▶ _THE INPUT_:
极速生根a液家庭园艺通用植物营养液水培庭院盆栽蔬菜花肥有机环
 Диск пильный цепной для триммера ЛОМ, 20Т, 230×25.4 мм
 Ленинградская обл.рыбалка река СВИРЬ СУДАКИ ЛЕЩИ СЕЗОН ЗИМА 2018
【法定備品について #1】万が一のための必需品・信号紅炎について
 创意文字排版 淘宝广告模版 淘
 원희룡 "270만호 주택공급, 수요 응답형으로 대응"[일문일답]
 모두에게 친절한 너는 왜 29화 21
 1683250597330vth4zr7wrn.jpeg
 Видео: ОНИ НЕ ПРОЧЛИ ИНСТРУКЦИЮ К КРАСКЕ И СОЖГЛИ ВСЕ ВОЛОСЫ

▶ _TASK ITEM_:
Set down the records again without altering a word.

▶ _SOLUTION TO THIS TASK_:
极速生根a液家庭园艺通用植物营养液水培庭院盆栽蔬菜花肥有机环
 Диск пильный цепной для триммера ЛОМ, 20Т, 230×25.4 мм
 Ленинградская обл.рыбалка река СВИРЬ СУДАКИ ЛЕЩИ СЕЗОН ЗИМА 2018
【法定備品について #1】万が一のための必需品・信号紅炎について
 创意文字排版 淘宝广告模版 淘
 원희룡 "270만호 주택공급, 수요 응답형으로 대응"[일문일답]
 모두에게 친절한 너는 왜 29화 21
 1683250597330vth4zr7wrn.jpeg
 Видео: ОНИ НЕ ПРОЧЛИ ИНСТРУКЦИЮ К КРАСКЕ И СОЖГЛИ ВСЕ ВОЛОСЫ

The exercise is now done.